One month on, many still remain to participate in the reconstruction.

On Tuesday, more than 100 children of the Yushu School for Orphans were invited to a special Children's Day party at an army camp. Kids sang and danced with soldiers who helped build temporary shelters for the school.

"The earthquake destroyed our school. But so many soldiers and kind strangers came. They gave us food, and built classrooms for us," said Katsongdrolma, a student at the school.

After the quake struck, rescue forces were told to save children trapped in collapsed buildings first. And as the focus shifted to recovery, the rebuilding of schools topped the government agenda.

President Hu Jintao and Premier Wen Jiabao visited the Yushu School of Orphans and consoled traumatized children.

"They all care for us dearly and we should in turn be brave and happy," Katsongjinpa, another orphan school child, said as she pulled a skateboard from under her bed in the dorm.

"It's a gift for me," she said. "I like skateboarding, though it is a boy's game and needs courage."

Yu, 11, said she felt grateful for the help from around the country.
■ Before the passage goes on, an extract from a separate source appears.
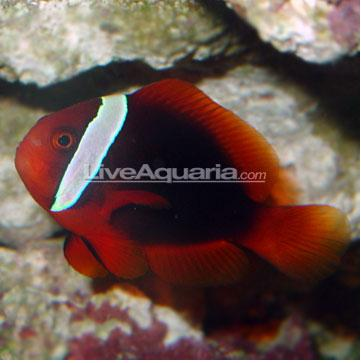 Tomato clownfish that adds beauty to your aquarium for Clown fish scientific name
"We received a lot of letters and greeting cards from children in other places. I am so encouraged," she said.

Yu said though images of the quake devastation still haunted her dreams she had decided to look beyond the bitter experience and study hard.

The local authorities sent hundreds of senior year high school students to campuses outside the Yushu quake zone to allow them to concentrate on study and be better prepared for college.

Late Monday, the first batch of 86 students returned to Yushu. They are expected to take the annual college entrance exam in prefab classrooms in early June.

Overall, the Ministry of Education will send 5,000 Yushu high school students to study in seven better-off provinces, municipalities across the country while reconstruction goes on.

Yu said she wanted to enter college so she could realize her dream.

"I used to dream of becoming a pop singer, but now I want to be a policewoman so I can build my hometown into a better place."